### Document excerpt
# "Eurohounds"



## Adjecyca1 (Jul 25, 2010)

Just found out about this cool athlete thought i would share


> A Eurohound is a crossbred dog, from the Alaskan husky and a pointer. The Eurohound first successfully entered the competitive racing world in Scandinavia. It is one of the most formidable sled dogs in the world, combining the husky's centuries-honed sledding ability and a pointer's enthusiasm and athleticism in amounts dictated by careful breeding.


----------



## RabbleFox (Jan 23, 2013)

I need me one of those to run along one of these: 










AKA, my aunt's pudgy lab/my cani-cross partner.  Eurohounds are so cool!


----------



## sassafras (Jun 22, 2010)

They are very popular with skijorers. I believe many of the top competitive skijorers run with Eurohounds.


----------



## zeronightfarm (Jun 15, 2011)

I love that last one with the blue eyes!


----------



## Aska (Jun 9, 2013)

Yay, Scandinavian Hound! I hope they'll be an actual breed one day.

I often see this mix here, being scandinavian myself.


----------



## SydTheSpaniel (Feb 12, 2011)

Gorgeous dogs! Never heard of them, but I am loving the way they look!


----------



## Kayota (Aug 14, 2009)

Love it! They're gorgeous, wow. My kind of dog.


----------



## Sibe (Nov 21, 2010)

Crossbred from Alaskan huskies, which are mutts themselves of Siberians, greyhounds, and pointers. I really like the idea of combining huskies with hound types. Greyhounds, pointers, (even dobermans), and breeds with deep chests and long legs have a much greater lung capacity it seems, as well as a much longer stride. At the urban mushing race I did two of the fastest dogs were a GSP and a dobe.


----------



## mrgoodkat (Oct 21, 2012)

Aren't Eurohoinds just mutts of whatever sleddog you can cross with any other dog? Like any kind of sleddog mix is a eurohound?


----------



## Vicky88 (Jan 29, 2012)

Beautiful dogs. Love the tan dog.


----------



## Keechak (Aug 10, 2008)

mrgoodkat said:


> Aren't Eurohoinds just mutts of whatever sleddog you can cross with any other dog? Like any kind of sleddog mix is a eurohound?


The generic sled dog mix would be called an "Alaskan Husky", Eurohounds are kinda like a specific mix/type of Alaskan Husky.


----------



## Crantastic (Feb 3, 2010)

And also, while the Alaskan Husky is a type and not a "real" breed, reputable Alaskan Husky breeders (and Eurohound breeders) take excellent care of their dogs, health test them, keep careful pedigrees, prove their dogs through work, and do many other things that one would expect from a responsible breeder.


----------



## packetsmom (Mar 21, 2013)

People are usually surprised when they come up here and see sled dogs because they are expecting them all to look like Siberian Huskies. Instead, most Alaskan Huskies are a mix of Sibe, GSD, and a few other things...it's like a secret recipe for each breeder, but like Cran pointed out, these are intentional breedings and the breeders handle it a lot like any purebred reputable breeder.

### Material provided

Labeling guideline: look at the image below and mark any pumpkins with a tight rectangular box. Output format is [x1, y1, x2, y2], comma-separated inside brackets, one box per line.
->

### Task list
[1] In the Eurohound thread, which two dogs are crossed to produce a Eurohound?
[2] Write out the Eurohound thread from "## Aska (Jun" up to and including "(Feb 12, 2011)", substituting "official" for "actual".
[3] Proceed with the Eurohound thread, picking up after its final post.
The material after the Eurohound thread is separate from it.

### Answer list
[1] The Alaskan husky and a pointer.

[2]
## Aska (Jun 9, 2013)

Yay, Scandinavian Hound! I hope they'll be an official breed one day.

I often see this mix here, being scandinavian myself.


----------



## SydTheSpaniel (Feb 12, 2011)

[3]
I like the looks of these dogs, but I'm guessing they would need to run their furry butts off to an extent I wouldn't be able to handle. LOL! Gorgeous, though!


----------



## Spirit_of_Cotons (Jun 21, 2009)

Yeah Eurohounds are pretty cool. I've put a few of them in my story; they're really fast and love to pull the sled. Well...that's mainly what they were bred for. They look nice too, but I doubt they'll actually become a breed one day since they're bred with so many other breeds. Sort of like the Lurcher, I doubt it'll become a breed one day.

I tried to find a dog called the Greyster for you, they sort of look like a Eurohound, but I couldn't find any pictures for some reason. Years ago I could.


----------



## RedGermanPinscher (Jun 22, 2012)

Spirit_of_Cotons said:


> Yeah Eurohounds are pretty cool. I've put a few of them in my story; they're really fast and love to pull the sled. Well...that's mainly what they were bred for. They look nice too, but I doubt they'll actually become a breed one day since they're bred with so many other breeds. Sort of like the Lurcher, I doubt it'll become a breed one day.
> 
> I tried to find a dog called the Greyster for you, they sort of look like a Eurohound, but I couldn't find any pictures for some reason. Years ago I could.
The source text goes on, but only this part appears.